Muris Dzano v. Agri-Mark Inc (June 6, 2012)
STATE OF VERMONT
DEPARTMENT OF LABOR
Muris Dzano Opinion No. 15-12WC
v. By: Jane Woodruff, Esq.
For: Anne M. Noonan
State File No. CC-60494 OPINION AND ORDER
Hearing held in Montpelier, Vermont on February 16, 2012
Record closed on March 15, 2012
Jennifer Pacholek, Esq., for Claimant
Keith Kasper, Esq., for Defendant
1. Did Claimant suffer a low back injury causally related to his work for Defendant on or about May 3, 2010?
2. If so, to what workers’ compensation benefits is Claimant entitled?

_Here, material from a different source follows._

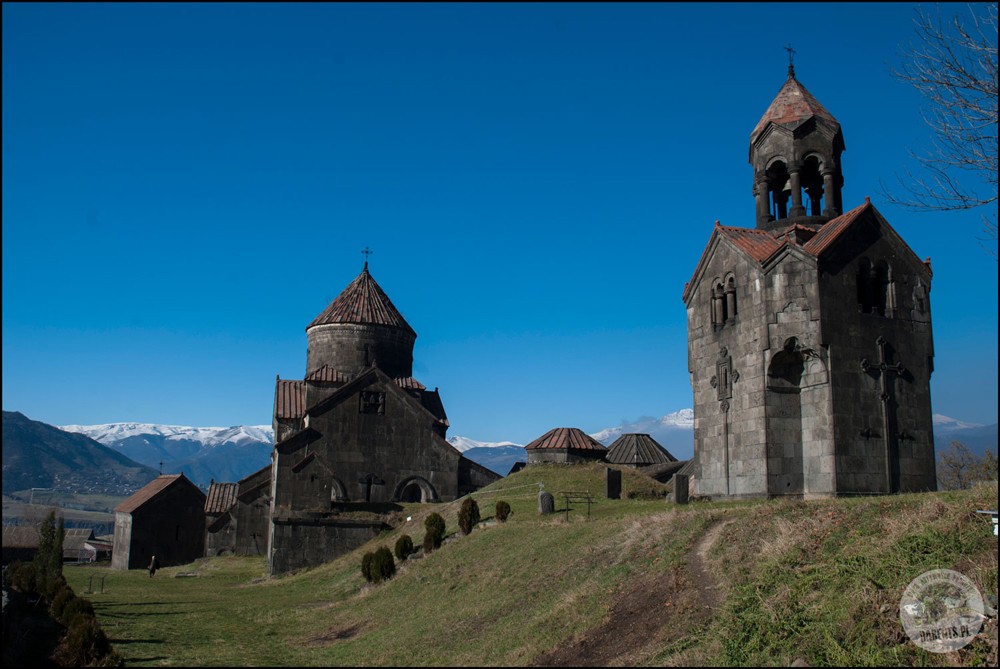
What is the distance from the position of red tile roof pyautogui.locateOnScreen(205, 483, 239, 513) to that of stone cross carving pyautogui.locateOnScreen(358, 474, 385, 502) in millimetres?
14991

Joint Exhibit I: Medical records
Claimant’s Exhibit 1: First aid log
Claimant’s Exhibit 2: Email from Carla Messier, May 6, 2010
Claimant’s Exhibit 3: Carla Messier notes, April 7, 2011
Claimant’s Exhibit 4: Carla Messier notes of conversation with Bob Andrews, October 13, 2011
Claimant’s Exhibit 5: Carla Messier notes of conversation with Jason Hale, October 13, 2011
Claimant’s Exhibit 6: Email from Fletcher Allen Health Care, February 16, 2012
Claimant’s Exhibit 7: First Report of Injury (Form 1), April 7, 2011
Claimant’s Exhibit 8: Robert Andrews statement, October 14, 2011
Defendant’s Exhibit A: Claimant’s work log
Defendant’s Exhibit B: Final Warning of Violations, August 6, 2010
Defendant’s Exhibit C: Claimant’s affidavit, October 19, 2011
Temporary total disability benefits pursuant to 21 V.S.A. §642
Medical benefits pursuant to 21 V.S.A. §640
Interest, costs and attorney fees pursuant to 21 V.S.A. §§664 and 678
FINDINGS OF FACT:
1. At all times relevant to these proceedings, Claimant was an employee and Defendant was his employer as those terms are defined in Vermont’s Workers’ Compensation Act.
2. Judicial notice is taken of all relevant forms contained in the Department’s file relating to this claim.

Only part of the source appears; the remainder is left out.